Minister of Justice Lo Ying-shay (羅瑩雪) yesterday embarked on a historic five-day visit to China, where she is scheduled to speak at a college of law, among other activities.
Lo is the first Taiwanese minister of justice to visit China in an official capacity.
She was invited by China’s Supreme People’s Court chief prosecutor Cao Jiangmin (曹建明) when Cao visited Taiwan last year.
Photo: Liao Chen-huei, Taipei Times
After receiving instructions from President Ma Ing-jeou (馬英九) and consulting with the legislature’s major political parties, Lo told China that she would accept the invitation “under conditions of equality and respect,” the Ministry of Justice said yesterday in a news release.
Lo is to attend a meeting in Beijing with Cao and other high-ranking Chinese officials in charge of liaising with Taiwan over legal issues, the ministry said.
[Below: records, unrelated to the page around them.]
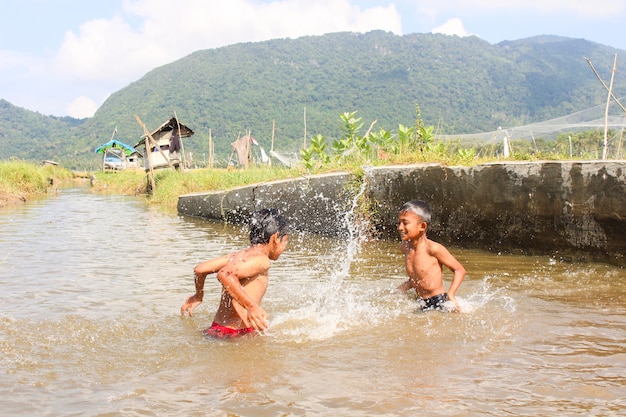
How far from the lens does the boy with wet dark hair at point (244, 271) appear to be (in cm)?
356

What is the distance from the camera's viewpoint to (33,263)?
6316 millimetres

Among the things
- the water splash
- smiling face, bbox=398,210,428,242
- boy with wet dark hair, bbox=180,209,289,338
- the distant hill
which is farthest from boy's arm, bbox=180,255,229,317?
the distant hill

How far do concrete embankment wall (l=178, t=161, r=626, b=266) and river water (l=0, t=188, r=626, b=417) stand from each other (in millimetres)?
317

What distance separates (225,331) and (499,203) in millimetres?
3983

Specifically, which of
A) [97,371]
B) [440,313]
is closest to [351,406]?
[97,371]

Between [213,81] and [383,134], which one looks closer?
[383,134]

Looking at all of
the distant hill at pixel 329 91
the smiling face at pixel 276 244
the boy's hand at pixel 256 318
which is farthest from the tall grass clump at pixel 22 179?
the distant hill at pixel 329 91

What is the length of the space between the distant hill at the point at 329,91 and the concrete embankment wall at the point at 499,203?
2574 inches

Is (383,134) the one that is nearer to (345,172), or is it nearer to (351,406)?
(345,172)

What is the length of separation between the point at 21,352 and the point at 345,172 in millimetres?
5489

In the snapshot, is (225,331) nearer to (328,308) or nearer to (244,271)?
(244,271)

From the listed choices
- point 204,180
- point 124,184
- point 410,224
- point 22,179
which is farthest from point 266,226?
point 124,184

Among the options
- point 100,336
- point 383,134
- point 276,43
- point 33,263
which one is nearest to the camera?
point 100,336

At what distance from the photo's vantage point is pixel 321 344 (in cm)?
353
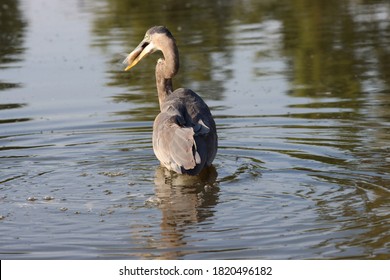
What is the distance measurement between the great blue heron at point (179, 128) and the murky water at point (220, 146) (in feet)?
0.91

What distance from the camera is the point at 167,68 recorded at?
38.6 ft

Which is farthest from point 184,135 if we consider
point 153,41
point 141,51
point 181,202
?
point 141,51

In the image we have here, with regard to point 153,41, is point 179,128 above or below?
below

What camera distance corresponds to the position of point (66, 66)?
17688 millimetres

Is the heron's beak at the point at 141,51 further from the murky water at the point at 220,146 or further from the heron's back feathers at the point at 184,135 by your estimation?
the heron's back feathers at the point at 184,135

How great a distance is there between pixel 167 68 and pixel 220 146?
3.67ft

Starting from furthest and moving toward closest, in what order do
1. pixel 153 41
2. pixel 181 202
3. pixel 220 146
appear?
pixel 153 41 < pixel 220 146 < pixel 181 202

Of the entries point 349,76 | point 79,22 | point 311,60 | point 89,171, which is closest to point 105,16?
point 79,22

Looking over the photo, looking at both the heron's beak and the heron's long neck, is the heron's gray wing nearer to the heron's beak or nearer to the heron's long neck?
the heron's long neck

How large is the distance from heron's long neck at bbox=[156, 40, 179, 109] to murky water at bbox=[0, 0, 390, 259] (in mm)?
685

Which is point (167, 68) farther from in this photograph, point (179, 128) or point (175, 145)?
point (175, 145)

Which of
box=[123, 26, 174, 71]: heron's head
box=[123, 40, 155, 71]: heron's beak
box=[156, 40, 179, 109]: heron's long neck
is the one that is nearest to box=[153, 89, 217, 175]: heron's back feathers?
A: box=[156, 40, 179, 109]: heron's long neck

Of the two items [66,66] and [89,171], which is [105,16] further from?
[89,171]

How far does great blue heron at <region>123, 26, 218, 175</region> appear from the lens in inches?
384
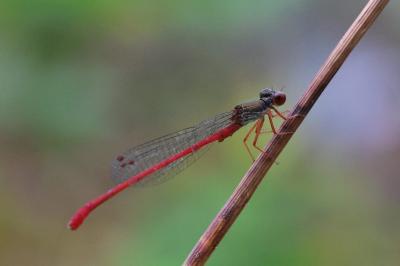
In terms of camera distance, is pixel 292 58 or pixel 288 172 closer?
pixel 288 172

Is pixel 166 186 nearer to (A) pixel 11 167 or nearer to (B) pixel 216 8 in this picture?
(A) pixel 11 167

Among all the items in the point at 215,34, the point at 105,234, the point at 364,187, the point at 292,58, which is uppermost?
the point at 215,34

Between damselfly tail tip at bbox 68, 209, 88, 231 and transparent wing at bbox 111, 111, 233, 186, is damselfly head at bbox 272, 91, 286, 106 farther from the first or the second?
damselfly tail tip at bbox 68, 209, 88, 231

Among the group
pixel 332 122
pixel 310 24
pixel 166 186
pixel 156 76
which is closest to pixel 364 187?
pixel 332 122

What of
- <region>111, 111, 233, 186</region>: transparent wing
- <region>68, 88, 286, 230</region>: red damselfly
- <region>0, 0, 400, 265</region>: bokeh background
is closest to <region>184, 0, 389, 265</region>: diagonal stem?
<region>68, 88, 286, 230</region>: red damselfly

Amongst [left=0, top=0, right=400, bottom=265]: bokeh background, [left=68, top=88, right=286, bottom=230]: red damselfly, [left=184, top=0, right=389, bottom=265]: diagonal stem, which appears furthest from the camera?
[left=0, top=0, right=400, bottom=265]: bokeh background

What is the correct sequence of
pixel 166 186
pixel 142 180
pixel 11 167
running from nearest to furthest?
pixel 142 180, pixel 166 186, pixel 11 167

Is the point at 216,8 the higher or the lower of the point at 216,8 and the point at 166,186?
the higher
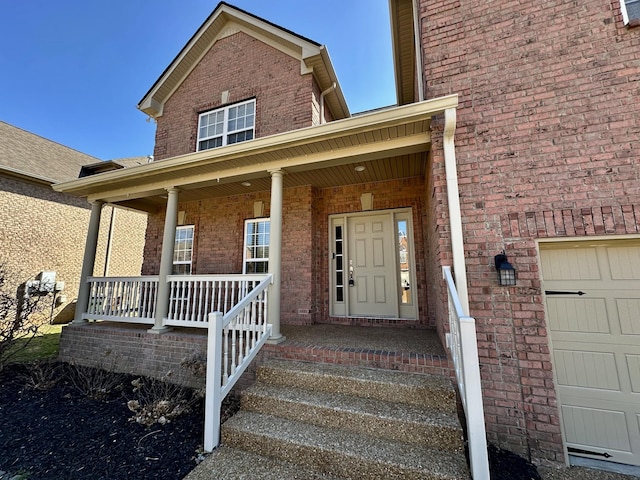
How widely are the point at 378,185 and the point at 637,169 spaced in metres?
3.36

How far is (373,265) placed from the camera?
5.30 metres

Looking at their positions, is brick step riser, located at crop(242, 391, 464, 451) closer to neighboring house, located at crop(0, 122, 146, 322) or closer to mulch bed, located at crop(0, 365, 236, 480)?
mulch bed, located at crop(0, 365, 236, 480)

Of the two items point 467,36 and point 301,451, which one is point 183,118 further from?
point 301,451

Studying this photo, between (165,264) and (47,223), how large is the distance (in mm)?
8750

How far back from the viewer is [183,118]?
22.6ft

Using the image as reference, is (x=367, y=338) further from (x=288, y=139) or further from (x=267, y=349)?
(x=288, y=139)

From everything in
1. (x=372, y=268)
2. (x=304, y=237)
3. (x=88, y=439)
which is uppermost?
(x=304, y=237)

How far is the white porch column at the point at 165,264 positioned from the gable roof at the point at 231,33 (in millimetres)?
3817

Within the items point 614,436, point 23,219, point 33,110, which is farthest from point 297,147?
point 33,110

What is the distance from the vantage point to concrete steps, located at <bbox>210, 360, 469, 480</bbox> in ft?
6.89

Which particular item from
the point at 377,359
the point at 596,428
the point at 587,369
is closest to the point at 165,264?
the point at 377,359

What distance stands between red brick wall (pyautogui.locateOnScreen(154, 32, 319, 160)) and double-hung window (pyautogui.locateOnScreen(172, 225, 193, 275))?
6.31 ft

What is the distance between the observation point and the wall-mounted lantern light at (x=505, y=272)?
272 centimetres

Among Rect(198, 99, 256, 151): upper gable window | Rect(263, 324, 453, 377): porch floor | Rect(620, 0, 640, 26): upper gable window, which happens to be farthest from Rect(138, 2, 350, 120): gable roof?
Rect(263, 324, 453, 377): porch floor
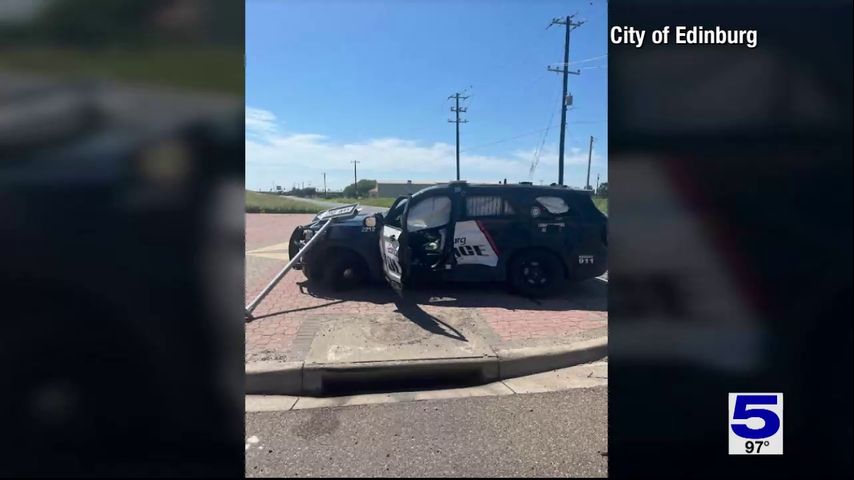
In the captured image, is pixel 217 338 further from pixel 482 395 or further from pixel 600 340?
pixel 600 340

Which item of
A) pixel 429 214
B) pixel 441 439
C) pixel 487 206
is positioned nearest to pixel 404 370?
pixel 441 439

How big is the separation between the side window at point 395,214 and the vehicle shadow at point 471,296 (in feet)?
3.55

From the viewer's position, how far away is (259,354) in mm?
3906

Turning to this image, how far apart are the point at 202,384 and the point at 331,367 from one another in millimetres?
1511

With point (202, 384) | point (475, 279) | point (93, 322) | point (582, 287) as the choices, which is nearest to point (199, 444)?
point (202, 384)

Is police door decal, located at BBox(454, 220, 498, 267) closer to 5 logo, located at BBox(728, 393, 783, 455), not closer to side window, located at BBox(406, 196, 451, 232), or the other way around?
side window, located at BBox(406, 196, 451, 232)

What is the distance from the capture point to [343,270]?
6.32 meters

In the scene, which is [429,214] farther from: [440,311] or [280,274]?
[280,274]

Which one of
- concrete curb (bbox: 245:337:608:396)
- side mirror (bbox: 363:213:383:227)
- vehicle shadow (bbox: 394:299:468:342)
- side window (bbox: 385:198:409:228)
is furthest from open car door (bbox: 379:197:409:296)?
concrete curb (bbox: 245:337:608:396)

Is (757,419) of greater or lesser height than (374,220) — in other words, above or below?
below

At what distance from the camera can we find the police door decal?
5984mm

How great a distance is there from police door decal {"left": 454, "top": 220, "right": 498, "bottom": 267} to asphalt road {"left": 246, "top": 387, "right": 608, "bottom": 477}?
286 cm

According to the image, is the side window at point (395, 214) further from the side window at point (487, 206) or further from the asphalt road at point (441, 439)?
the asphalt road at point (441, 439)

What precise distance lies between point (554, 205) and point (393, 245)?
8.45 ft
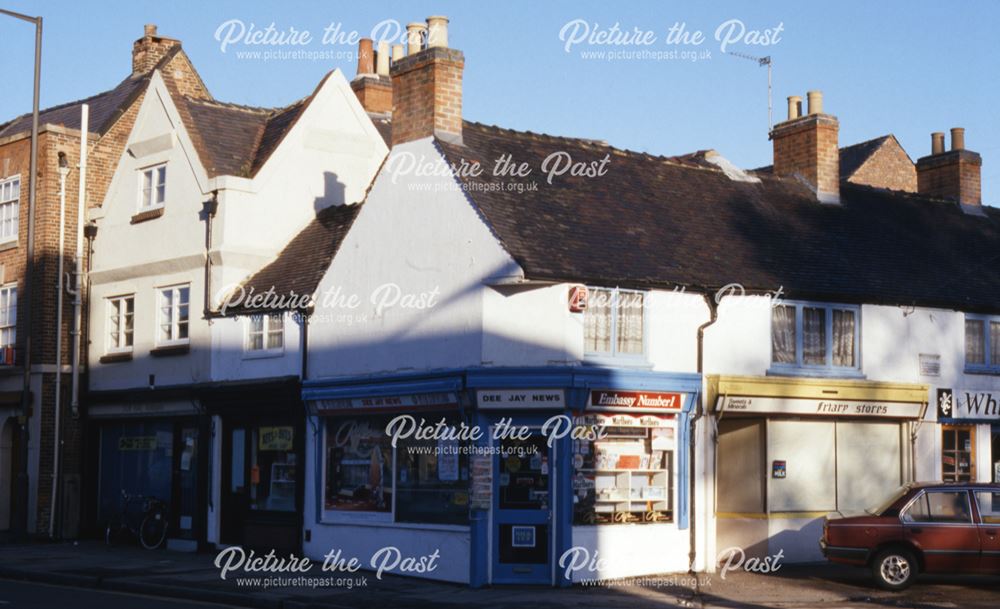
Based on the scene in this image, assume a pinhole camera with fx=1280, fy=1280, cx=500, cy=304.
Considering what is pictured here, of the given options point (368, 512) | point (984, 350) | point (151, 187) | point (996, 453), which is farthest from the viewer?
point (151, 187)

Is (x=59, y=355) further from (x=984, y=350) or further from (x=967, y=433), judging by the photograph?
(x=984, y=350)

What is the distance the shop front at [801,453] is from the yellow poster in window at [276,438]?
774 centimetres

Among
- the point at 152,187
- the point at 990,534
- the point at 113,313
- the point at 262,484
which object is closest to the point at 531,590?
the point at 990,534

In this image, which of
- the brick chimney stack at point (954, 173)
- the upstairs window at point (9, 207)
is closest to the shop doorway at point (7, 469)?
the upstairs window at point (9, 207)

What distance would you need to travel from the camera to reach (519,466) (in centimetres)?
1947

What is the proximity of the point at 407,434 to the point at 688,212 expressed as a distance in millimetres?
6904

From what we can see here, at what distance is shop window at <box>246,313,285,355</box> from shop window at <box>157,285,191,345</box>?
6.51 feet

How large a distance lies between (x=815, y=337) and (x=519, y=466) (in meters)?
6.42

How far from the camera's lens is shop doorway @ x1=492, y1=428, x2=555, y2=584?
19.2 m

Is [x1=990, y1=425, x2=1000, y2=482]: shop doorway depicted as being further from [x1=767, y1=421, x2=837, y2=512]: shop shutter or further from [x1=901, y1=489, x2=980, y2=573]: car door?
[x1=901, y1=489, x2=980, y2=573]: car door

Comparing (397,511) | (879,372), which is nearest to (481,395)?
(397,511)

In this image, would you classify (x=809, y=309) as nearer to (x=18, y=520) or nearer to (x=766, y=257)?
(x=766, y=257)

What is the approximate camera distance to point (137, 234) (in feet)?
89.2

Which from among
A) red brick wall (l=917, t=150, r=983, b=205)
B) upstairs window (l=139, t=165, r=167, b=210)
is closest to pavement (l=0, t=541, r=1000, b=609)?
upstairs window (l=139, t=165, r=167, b=210)
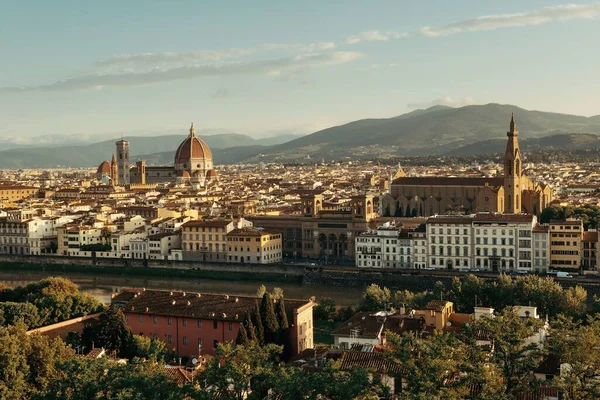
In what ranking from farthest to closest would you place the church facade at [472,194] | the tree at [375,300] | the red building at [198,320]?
the church facade at [472,194], the tree at [375,300], the red building at [198,320]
Lo is to give a talk on Taiwan’s judicial reforms at China’s National Prosecutors’ College in Beijing and attend an academic conference at East China University of Political Science and Law in Shanghai, where she is to have talks with China-based Taiwanese businesspeople on their legal needs, the ministry said.
Lo is scheduled to return to Taiwan on Friday.
Lo would be able to contribute to China’s legal reforms by sharing Taiwan’s experience and facilitating cross-strait exchanges over legal issues, the ministry said.
Taiwan’s “advanced experience in the rule of law,” with regard to “striking a balance between strictness and clemency in criminal policy,” compensation packages for victims of crime, and the Administrative Enforcement Agency’s “justice and care” doctrine would be of benefit to China, it added.
However, Democratic Progressive Party (DPP) Legislator Wang Ting-yu (王定宇) yesterday accused Lo of taking advantage of the trip to evade questions from lawmakers at a session of the Legislative Yuan, adding that the visit is poorly timed because controversy over the death penalty has been raised over the decapitation of a four-year-old girl in Taipei yesterday.
“The public expects Lo to make statements on this issue, but where is the minister of justice?” Wang said.
Wang added that Taiwan and China’s legal systems are incompatible, which calls into question the productivity of attempting to make “exchanges between democracy and totalitarianism.”
Even if Lo had achieved “Nobel Prize-worthy” breakthroughs, there would be no room for implementing any policy changes during the remainder of Ma’s term, Wang said, deriding the visit as “a recreational graduation trip.”
Wang vowed that DPP lawmakers would make Lo explain the purpose of her visit to China upon her return.